• _Listed records_:
——————————
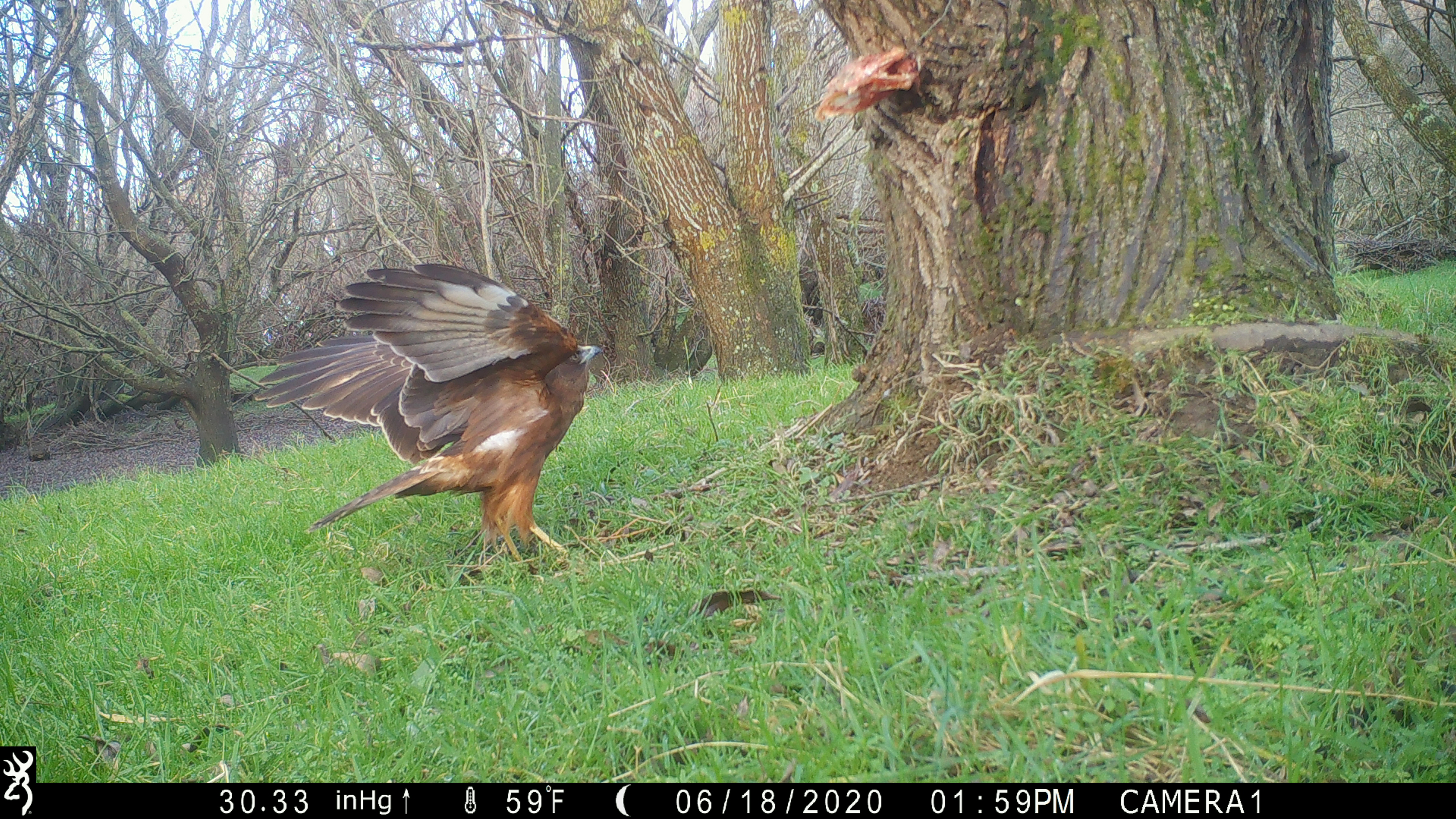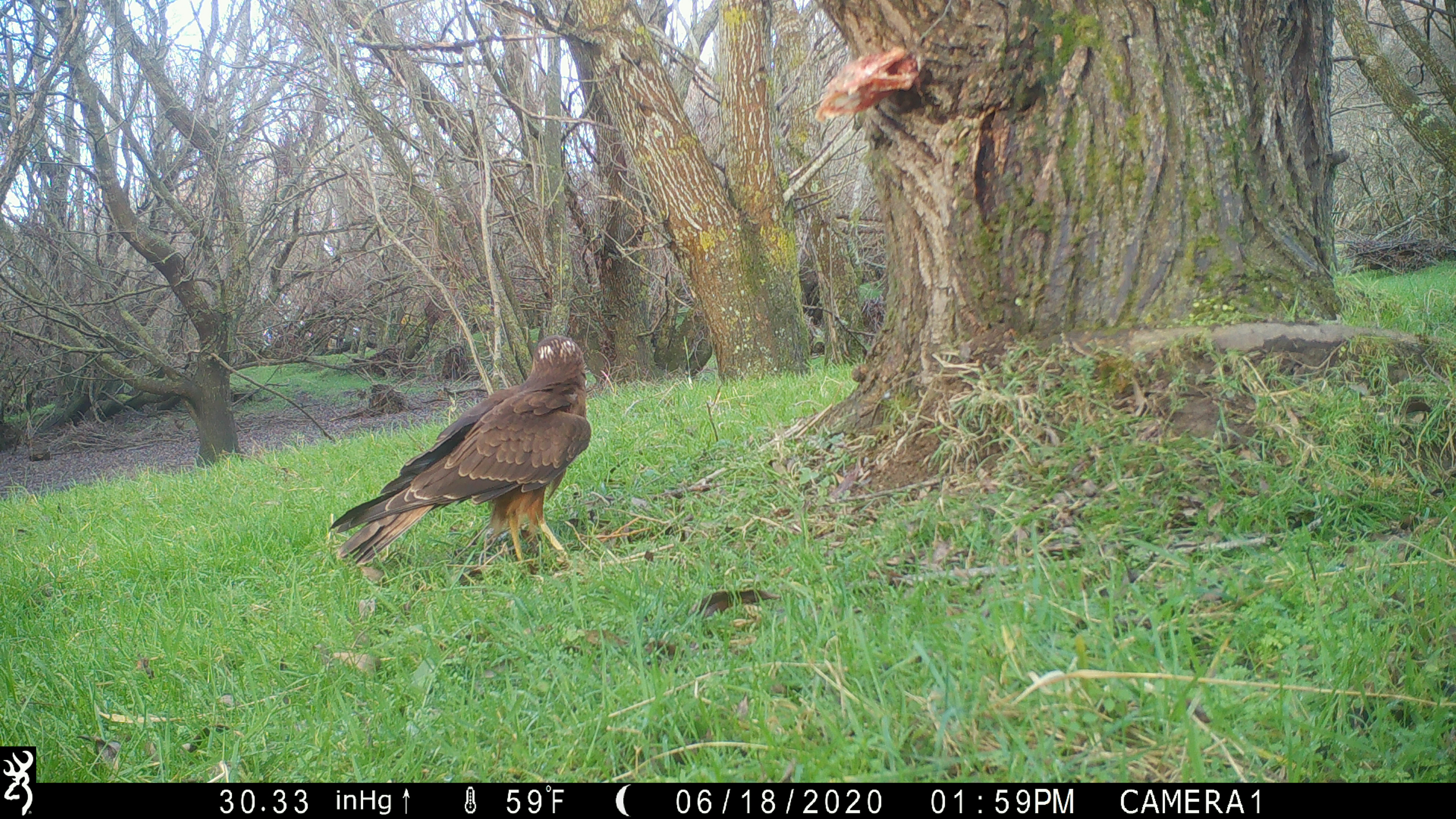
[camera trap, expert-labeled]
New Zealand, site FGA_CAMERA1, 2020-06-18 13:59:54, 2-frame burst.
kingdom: Animalia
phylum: Chordata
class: Aves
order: Accipitriformes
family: Accipitridae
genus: Circus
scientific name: Circus approximans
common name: swamp harrier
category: harrier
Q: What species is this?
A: Harrier (swamp harrier) (Circus approximans).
——————————
• _What is expected_: After locating the line with "order: Accipitriformes" in the records above, please set down that line and all later ones exactly, and no other line.

• _Answer to this task_:
order: Accipitriformes
family: Accipitridae
genus: Circus
scientific name: Circus approximans
common name: swamp harrier
category: harrier
Q: What species is this?
A: Harrier (swamp harrier) (Circus approximans).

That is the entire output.